I enjoyed this, from an interview with Ward Cunningham (programmer and inventor of the wiki):
It was a question: “Given what we’re trying to do now, what is the simplest thing that could possibly work?” In other words, let’s focus on the goal. The goal right now is to make this routine do this thing. Let’s not worry about what somebody reading the code tomorrow is going to think. Let’s not worry about whether it’s efficient. Let’s not even worry about whether it will work. Let’s just write the simplest thing that could possibly work.
Once we had written it, we could look at it. And we’d say, “Oh yeah, now we know what’s going on,” because the mere act of writing it organized our thoughts. Maybe it worked. Maybe it didn’t. Maybe we had to code some more. But we had been blocked from making progress, and now we weren’t. We had been thinking about too much at once, trying to achieve too complicated a goal, trying to code it too well. Maybe we had been trying to impress our friends with our knowledge of computer science, whatever. But we decided to try whatever is most simple: to write an
ifstatement, return a constant, use a linear search. We would just write it and see it work.
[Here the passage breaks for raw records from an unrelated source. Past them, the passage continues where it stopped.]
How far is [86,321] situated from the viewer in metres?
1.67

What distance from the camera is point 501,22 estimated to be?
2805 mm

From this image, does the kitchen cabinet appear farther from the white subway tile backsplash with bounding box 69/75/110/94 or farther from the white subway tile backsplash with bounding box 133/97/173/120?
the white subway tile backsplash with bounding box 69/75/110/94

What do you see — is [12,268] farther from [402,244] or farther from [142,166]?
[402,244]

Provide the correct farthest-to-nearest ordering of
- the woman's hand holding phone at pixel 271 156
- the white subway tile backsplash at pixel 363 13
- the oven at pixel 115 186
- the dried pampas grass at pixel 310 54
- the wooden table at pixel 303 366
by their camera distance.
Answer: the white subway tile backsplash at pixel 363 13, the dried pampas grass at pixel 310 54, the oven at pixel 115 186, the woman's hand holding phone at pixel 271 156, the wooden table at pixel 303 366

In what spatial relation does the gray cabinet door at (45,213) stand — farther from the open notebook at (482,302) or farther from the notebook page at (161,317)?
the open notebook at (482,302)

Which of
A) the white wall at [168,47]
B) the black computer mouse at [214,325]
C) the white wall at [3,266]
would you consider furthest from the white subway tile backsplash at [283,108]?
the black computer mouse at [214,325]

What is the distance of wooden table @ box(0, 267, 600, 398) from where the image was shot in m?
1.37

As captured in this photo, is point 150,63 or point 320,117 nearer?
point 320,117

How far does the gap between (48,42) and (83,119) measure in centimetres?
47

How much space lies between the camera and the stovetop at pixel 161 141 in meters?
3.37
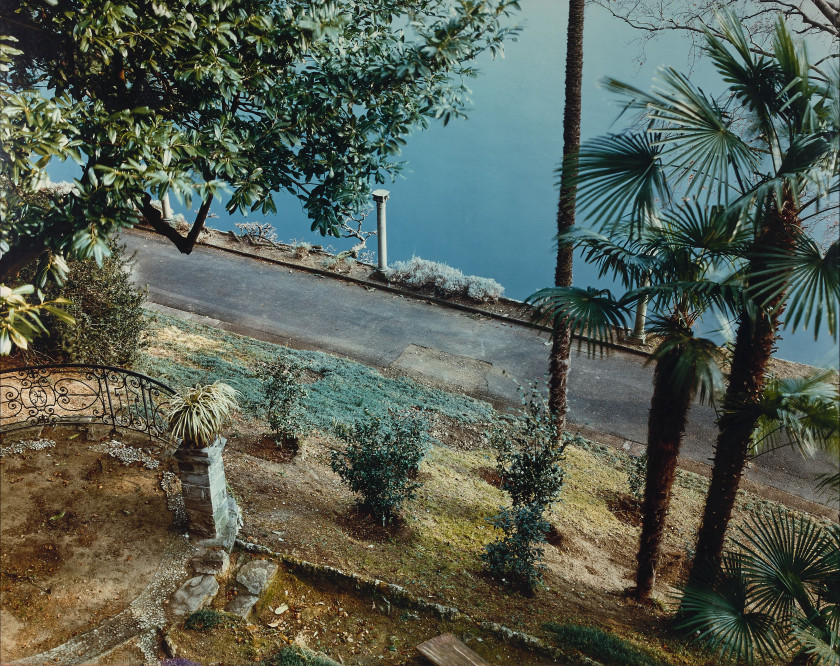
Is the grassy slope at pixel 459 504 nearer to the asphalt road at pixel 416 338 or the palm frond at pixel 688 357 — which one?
the asphalt road at pixel 416 338

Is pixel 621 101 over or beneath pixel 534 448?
over

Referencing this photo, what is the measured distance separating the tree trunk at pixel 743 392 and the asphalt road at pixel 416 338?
445 centimetres

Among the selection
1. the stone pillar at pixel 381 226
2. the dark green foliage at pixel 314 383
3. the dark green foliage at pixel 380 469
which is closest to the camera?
the dark green foliage at pixel 380 469

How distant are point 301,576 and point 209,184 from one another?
3643 mm

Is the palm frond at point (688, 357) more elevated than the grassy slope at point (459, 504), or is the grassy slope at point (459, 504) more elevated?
the palm frond at point (688, 357)

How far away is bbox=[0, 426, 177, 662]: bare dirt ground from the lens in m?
5.48

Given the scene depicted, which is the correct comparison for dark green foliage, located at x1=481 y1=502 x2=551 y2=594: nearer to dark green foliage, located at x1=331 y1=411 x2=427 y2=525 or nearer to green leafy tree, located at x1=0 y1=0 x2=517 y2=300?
dark green foliage, located at x1=331 y1=411 x2=427 y2=525

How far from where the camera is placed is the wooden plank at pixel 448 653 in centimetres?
543

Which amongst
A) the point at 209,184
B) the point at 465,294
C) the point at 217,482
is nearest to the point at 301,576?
the point at 217,482

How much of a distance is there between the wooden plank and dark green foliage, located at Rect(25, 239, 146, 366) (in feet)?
20.0

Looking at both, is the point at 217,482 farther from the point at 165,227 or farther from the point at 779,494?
the point at 779,494

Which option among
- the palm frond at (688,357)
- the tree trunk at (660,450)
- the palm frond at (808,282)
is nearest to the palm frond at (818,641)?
the tree trunk at (660,450)

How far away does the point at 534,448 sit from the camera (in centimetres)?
767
We knew that once it worked, we’d be in a better position to think of what we really wanted.
The most impressive software engineers I’ve worked with have a knack for this type of chewing through work. The simplest thing usually isn’t the cleanest, fewest lines of code, fewest moving parts, or the most well-tested. Simple means “does a basic function”, something you can categorically check and verify, something a collaborator can easily understand.
Sometimes you just need to first do the Simplest Thing before you can find the Correct thing.